An All-Equity Deal is a Bridge To Nowhere

The whole “bridge now, finance later” theme began last year when buyers realized they weren’t able to guarantee financing for deals. Rather than depend on lenders to get deals done, take out a bridge loan for the deal, which can be financed out later. Seems simple enough, right? Just another day of “creative dealmaking in a challenging environment,” as buyout pros like to tout.

A recent example of that is Advent International’s buyout of Charlotte Russe, the listed mall retailer. According to Roger Hoit, MD at Moelis & Company, Advent International wrote the entire check itself, and said (in his words), “we’ll worry about financing down the road.” A deal like that would have received 4x to 5x leverage several years ago, he added.

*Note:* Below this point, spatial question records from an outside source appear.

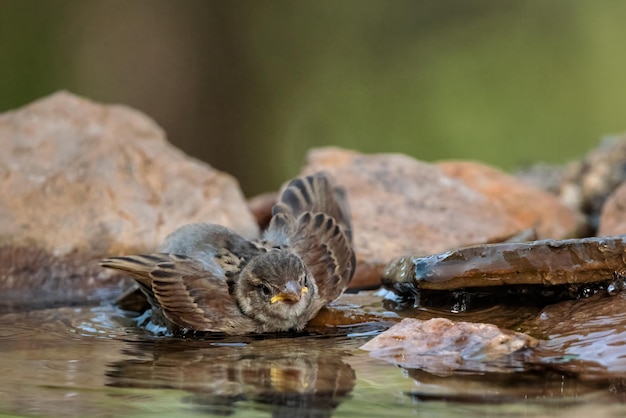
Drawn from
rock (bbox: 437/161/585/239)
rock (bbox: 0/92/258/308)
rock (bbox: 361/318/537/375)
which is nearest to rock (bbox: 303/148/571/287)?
rock (bbox: 437/161/585/239)

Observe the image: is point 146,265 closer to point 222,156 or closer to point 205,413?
point 205,413

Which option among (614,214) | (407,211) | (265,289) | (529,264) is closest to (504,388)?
(529,264)

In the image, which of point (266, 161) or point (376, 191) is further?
point (266, 161)

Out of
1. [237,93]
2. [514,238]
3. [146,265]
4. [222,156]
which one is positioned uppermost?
[237,93]

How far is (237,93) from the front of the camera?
10359mm

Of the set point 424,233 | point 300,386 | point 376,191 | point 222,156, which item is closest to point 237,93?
point 222,156

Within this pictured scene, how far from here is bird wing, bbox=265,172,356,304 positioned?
170 inches

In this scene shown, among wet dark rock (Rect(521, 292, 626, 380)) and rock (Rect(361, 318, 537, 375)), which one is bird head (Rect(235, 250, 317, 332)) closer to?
rock (Rect(361, 318, 537, 375))

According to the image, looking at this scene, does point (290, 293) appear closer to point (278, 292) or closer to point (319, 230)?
→ point (278, 292)

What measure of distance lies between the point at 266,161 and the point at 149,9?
8.22 feet

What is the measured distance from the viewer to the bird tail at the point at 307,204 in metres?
4.67

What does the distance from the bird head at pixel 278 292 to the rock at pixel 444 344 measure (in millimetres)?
667

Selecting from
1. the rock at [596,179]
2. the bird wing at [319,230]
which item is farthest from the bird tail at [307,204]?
the rock at [596,179]

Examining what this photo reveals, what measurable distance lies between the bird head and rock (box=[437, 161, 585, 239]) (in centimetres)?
244
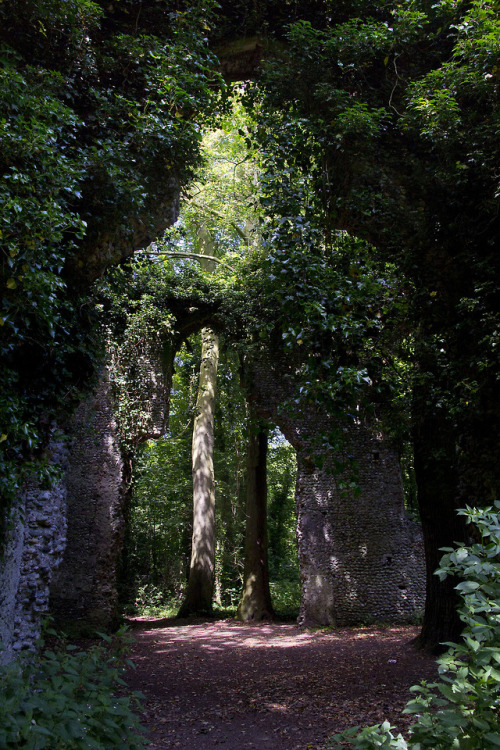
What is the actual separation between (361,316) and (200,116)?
11.6 ft

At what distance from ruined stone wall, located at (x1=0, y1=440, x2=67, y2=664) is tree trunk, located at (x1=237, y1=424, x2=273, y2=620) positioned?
6.56 m

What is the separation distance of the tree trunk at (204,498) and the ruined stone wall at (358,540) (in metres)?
3.06

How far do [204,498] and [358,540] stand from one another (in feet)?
14.6

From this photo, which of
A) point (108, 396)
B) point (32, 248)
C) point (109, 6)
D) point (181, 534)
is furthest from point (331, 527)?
point (109, 6)

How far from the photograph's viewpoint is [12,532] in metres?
4.64

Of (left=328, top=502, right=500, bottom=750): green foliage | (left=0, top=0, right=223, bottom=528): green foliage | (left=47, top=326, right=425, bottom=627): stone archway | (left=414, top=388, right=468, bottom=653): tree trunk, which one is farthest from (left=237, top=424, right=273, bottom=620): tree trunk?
(left=328, top=502, right=500, bottom=750): green foliage

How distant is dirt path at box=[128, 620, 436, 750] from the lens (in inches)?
169

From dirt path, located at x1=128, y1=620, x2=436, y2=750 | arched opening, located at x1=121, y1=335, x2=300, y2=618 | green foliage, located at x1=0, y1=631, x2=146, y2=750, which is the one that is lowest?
dirt path, located at x1=128, y1=620, x2=436, y2=750

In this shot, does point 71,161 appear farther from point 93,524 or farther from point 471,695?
point 93,524

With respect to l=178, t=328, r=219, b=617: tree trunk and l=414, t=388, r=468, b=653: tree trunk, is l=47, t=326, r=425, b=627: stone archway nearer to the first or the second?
l=178, t=328, r=219, b=617: tree trunk

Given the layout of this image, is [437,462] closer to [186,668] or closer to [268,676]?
[268,676]

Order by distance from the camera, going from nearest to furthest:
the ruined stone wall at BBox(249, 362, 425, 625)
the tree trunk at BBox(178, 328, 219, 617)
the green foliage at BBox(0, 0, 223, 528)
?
the green foliage at BBox(0, 0, 223, 528) → the ruined stone wall at BBox(249, 362, 425, 625) → the tree trunk at BBox(178, 328, 219, 617)

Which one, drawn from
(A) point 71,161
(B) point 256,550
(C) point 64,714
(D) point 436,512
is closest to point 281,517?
(B) point 256,550

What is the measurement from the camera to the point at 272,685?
19.0 ft
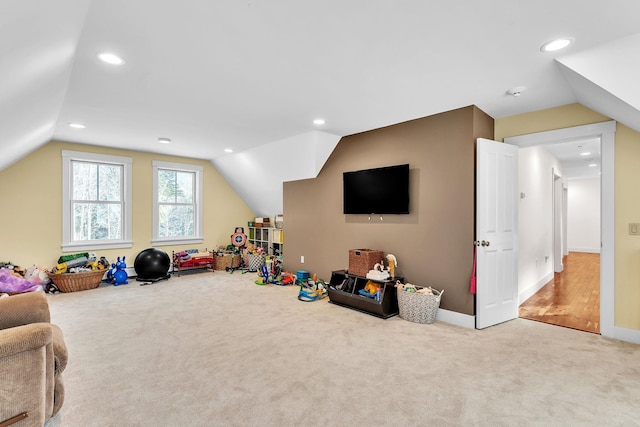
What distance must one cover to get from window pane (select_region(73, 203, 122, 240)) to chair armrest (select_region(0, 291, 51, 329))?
161 inches

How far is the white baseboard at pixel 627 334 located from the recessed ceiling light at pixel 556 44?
2.68 meters

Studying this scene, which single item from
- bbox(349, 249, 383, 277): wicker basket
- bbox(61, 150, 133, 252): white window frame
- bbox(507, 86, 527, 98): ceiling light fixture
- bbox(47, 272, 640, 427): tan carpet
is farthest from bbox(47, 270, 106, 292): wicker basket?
bbox(507, 86, 527, 98): ceiling light fixture

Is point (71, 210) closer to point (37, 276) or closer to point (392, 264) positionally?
point (37, 276)

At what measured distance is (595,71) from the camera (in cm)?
235

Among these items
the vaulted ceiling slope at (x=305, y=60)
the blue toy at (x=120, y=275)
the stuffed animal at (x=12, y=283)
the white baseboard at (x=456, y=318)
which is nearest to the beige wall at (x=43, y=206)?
the blue toy at (x=120, y=275)

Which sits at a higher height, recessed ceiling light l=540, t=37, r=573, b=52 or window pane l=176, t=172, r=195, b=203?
recessed ceiling light l=540, t=37, r=573, b=52

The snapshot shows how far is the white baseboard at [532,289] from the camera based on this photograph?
14.6ft

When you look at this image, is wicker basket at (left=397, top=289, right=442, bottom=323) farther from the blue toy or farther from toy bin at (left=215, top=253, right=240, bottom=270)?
the blue toy

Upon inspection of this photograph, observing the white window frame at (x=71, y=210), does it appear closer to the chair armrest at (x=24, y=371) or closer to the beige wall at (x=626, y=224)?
the chair armrest at (x=24, y=371)

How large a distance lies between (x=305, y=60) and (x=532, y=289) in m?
4.72

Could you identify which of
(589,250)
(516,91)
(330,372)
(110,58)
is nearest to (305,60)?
(110,58)

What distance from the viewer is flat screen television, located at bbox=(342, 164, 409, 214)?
4.03 meters

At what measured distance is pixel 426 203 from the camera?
387 cm

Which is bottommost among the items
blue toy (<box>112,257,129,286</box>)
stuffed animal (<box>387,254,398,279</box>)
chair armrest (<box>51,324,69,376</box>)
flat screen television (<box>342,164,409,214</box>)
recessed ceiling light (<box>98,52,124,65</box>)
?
blue toy (<box>112,257,129,286</box>)
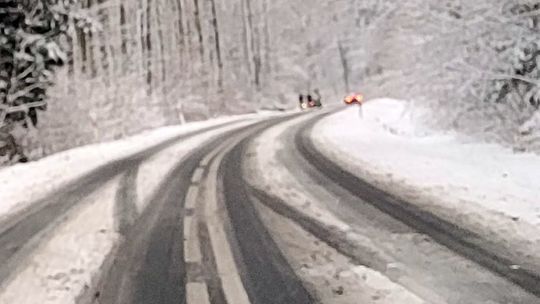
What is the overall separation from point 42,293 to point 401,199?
16.9 ft

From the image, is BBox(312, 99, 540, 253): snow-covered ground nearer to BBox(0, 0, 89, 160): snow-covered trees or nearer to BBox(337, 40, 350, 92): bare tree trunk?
BBox(0, 0, 89, 160): snow-covered trees

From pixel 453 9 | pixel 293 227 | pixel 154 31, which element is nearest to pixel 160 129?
pixel 453 9

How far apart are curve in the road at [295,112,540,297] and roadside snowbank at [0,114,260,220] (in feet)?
17.2

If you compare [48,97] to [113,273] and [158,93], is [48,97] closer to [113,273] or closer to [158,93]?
[113,273]

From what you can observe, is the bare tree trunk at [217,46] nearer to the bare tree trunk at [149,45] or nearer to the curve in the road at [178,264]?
the bare tree trunk at [149,45]

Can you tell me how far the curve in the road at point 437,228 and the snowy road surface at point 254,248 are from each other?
2 cm

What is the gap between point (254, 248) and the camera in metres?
7.19

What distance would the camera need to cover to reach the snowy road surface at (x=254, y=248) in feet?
18.6

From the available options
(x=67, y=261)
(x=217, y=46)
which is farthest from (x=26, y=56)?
(x=217, y=46)

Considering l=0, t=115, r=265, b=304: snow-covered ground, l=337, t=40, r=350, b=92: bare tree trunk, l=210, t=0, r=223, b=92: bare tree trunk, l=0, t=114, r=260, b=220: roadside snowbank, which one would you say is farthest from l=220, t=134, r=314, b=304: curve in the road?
l=337, t=40, r=350, b=92: bare tree trunk

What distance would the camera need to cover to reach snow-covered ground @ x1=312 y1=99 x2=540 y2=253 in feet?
25.8

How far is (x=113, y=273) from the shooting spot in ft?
21.6

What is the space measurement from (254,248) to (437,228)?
2051 millimetres

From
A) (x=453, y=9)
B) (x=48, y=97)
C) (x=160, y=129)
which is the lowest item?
(x=160, y=129)
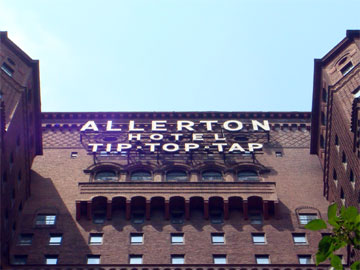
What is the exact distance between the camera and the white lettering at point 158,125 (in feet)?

That seems good and well. Unless, of course, that refi never comes. Some buyout pros are wary of that risk. John Howard, CEO of Irving Place Capital, said, “You can’t go into it with the need to refund it later. You have to be okay with the capital structure when you do it.” He added, “If you can refinance later, that’s great, but you may not be able to do that for awhile.”

Robert Nolan, managing partner at Halyard Capital, echoed that sentiment. “In this marketplace, the notion of bridging is more risky. You can only do that if you are willing to believe that the returns promised are big enough overcome the equity outstanding.”

Casey Zmijeski of Fifth Street Finance said he’s seen the negative effects of this move. Sponsors which bridged their deals a year ago are now in a tough position. “They’re coming back to market to get the financing, and we just shake our heads, because it’s not a good time to get senior financing lined up.”